The allele cas3^W406A does not provide resistance to λvir at 30°C. E. coli cell lawns of strain Δhns (Δcas1) + λc + λT3 (IIB1309) and cas3^W406A Δhns (Δcas1) + λc + λT3 (IIB1342) were infected with phage dilutions (from 10⁻³ to 10⁻⁷) and incubated at 30°C and 37°C as indicated. Bars represent average and SD of the number of plaque forming units (PFUs) per ml from three independent experiments. Also shown are corresponding photographs of typical bacterial lawns and viral plaques giving the data.

Figure 6

Concluding summary of the Trp-406 nuclease ‘gate’ model. (i) When Trp-406 is positioned close to helicase motif Ic it blocks the ssDNA binding channel to the nuclease (HD) active site, resulting in a ‘closed’ gate.
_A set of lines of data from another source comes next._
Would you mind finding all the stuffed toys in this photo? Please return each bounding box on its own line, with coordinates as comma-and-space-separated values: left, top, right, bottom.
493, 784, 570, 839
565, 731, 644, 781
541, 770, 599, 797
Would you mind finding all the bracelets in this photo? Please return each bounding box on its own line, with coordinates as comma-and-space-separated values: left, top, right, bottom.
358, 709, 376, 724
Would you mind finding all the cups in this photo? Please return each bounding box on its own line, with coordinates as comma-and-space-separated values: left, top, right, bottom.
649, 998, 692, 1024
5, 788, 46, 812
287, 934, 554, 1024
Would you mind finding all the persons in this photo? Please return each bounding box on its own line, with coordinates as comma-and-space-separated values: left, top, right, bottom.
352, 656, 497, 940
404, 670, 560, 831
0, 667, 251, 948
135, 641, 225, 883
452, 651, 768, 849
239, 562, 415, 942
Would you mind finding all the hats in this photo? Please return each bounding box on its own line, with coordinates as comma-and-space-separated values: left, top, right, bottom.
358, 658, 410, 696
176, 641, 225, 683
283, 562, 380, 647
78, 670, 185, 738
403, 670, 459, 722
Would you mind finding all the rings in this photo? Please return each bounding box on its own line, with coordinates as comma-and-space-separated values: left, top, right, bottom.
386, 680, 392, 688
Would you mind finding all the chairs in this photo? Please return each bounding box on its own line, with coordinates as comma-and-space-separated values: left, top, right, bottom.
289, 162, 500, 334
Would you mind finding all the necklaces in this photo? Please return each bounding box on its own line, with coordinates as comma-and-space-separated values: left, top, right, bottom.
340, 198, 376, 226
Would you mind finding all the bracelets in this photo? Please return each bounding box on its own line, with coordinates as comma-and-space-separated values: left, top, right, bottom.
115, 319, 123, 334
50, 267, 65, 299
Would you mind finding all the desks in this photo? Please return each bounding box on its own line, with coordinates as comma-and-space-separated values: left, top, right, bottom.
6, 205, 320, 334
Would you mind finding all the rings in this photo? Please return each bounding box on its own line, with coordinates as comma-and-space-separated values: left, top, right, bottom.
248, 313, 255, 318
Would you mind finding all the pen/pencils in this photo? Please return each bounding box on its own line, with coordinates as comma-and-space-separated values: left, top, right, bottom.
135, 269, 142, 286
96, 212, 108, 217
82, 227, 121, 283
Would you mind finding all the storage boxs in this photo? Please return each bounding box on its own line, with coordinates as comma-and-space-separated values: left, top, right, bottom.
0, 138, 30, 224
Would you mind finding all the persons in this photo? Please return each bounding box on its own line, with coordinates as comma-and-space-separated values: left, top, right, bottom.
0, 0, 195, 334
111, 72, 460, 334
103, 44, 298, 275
In this scenario CRISPR interference is inhibited because MGE DNA is not destroyed, resulting in cell lysis evident as plaques on a bacterial lawn. (ii) Conformational movement of Cas3 re-positions Trp-406 proximally to Trp-230, with which it interacts to form a lining to ssDNA channel in the gate being ‘open’. In this state Cas3 is able to degrade MGE DNA to fulfil its role in CRISPR adaptation reactions.